Es ist die Summe aller Vorschriften, die einen wahnsinnig macht. Ein Beispiel dafür ist das Artenschutzrecht. Wir müssen jede Fläche einer Flüchtlingsunterkunft durchsuchen und schauen, ob sich da eine Eidechse oder ein Käfer versteckt. Das ist toll, wenn man Zeit dafür hat, aber die haben wir in der Flüchtlingskrise nicht. Der Gesetzgeber müsste uns zumindest einen Ermessensspielraum geben, will er aber nicht.
In Briefen haben Sie Bund und Länder auf die Probleme aufmerksam gemacht. Was für Reaktionen gab es aus Berlin?
Es hieß, man habe ja schon viel getan, man arbeite weiter an Lösungen. Die Fachbürokratien verteidigen ihre Errungenschaften zäh und für die hohe Politik, die das selbst nicht umsetzen muss, ist es schwer, das zu beurteilen. Der Problemdruck in den Kommunen ist oben noch nicht deutlich genug angekommen.
Der Parteienforscher Elmar Wiesendahl prophezeit für 2016 eine Eskalation der Flüchtlingskrise in Deutschland.

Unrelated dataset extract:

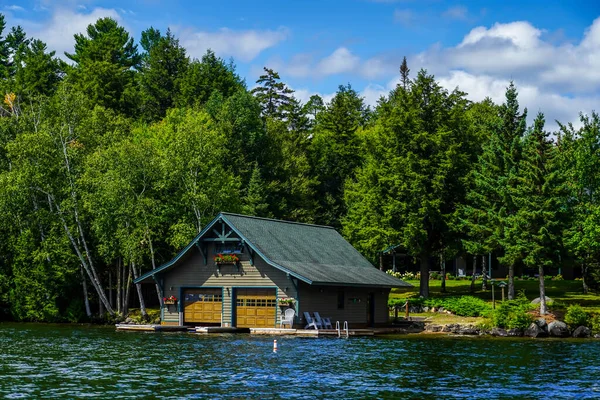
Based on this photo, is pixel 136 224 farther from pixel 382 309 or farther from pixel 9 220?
pixel 382 309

Ab Frühling würden die Flüchtlingszahlen wieder massiv steigen, da wir es weiter nicht schaffen, unsere Außengrenzen zu schützen.

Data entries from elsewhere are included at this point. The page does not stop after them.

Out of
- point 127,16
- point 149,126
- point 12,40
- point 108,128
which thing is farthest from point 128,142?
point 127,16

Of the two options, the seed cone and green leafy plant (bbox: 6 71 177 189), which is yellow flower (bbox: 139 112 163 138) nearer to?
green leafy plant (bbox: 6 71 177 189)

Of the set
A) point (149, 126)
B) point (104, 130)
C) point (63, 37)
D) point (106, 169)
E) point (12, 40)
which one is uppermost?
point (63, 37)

Wenn dieses Jahr tatsächlich 1,5 Millionen Menschen zu uns kommen, wie lange kalkuliert wurde, dann schaffen wir es nicht mehr. Ich sehe aber wieder Chancen, dass die Zahlen sinken, da mittlerweile alle europäischen Regierungen begreifen, dass wir es nur zusammen schaffen können. Dazu gehört natürlich, dass wir unsere Außengrenzen effektiv schützen.

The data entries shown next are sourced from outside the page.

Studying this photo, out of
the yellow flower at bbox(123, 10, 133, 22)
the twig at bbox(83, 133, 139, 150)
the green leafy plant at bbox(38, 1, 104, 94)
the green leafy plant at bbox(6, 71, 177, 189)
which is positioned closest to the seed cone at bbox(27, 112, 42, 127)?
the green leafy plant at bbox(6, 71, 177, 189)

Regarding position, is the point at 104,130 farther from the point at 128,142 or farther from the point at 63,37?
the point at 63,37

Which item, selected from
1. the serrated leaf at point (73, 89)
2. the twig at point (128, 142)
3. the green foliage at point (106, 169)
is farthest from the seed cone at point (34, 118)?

Und was sagen Sie heute, im Februar 2016: Schaffen wir es?
Ich bin heute deutlich optimistischer. Das klingt paradox, aber der Euphorie des letzten Herbstes ist Realismus gewichen. In der Debatte und in der Politik. Mit Realismus kann man fast alles meistern.
Wenn dieses Jahr tatsächlich 1,5 Millionen Menschen zu uns kommen, wie lange kalkuliert wurde, dann schaffen wir es nicht mehr. Ich sehe aber wieder Chancen, dass die Zahlen sinken.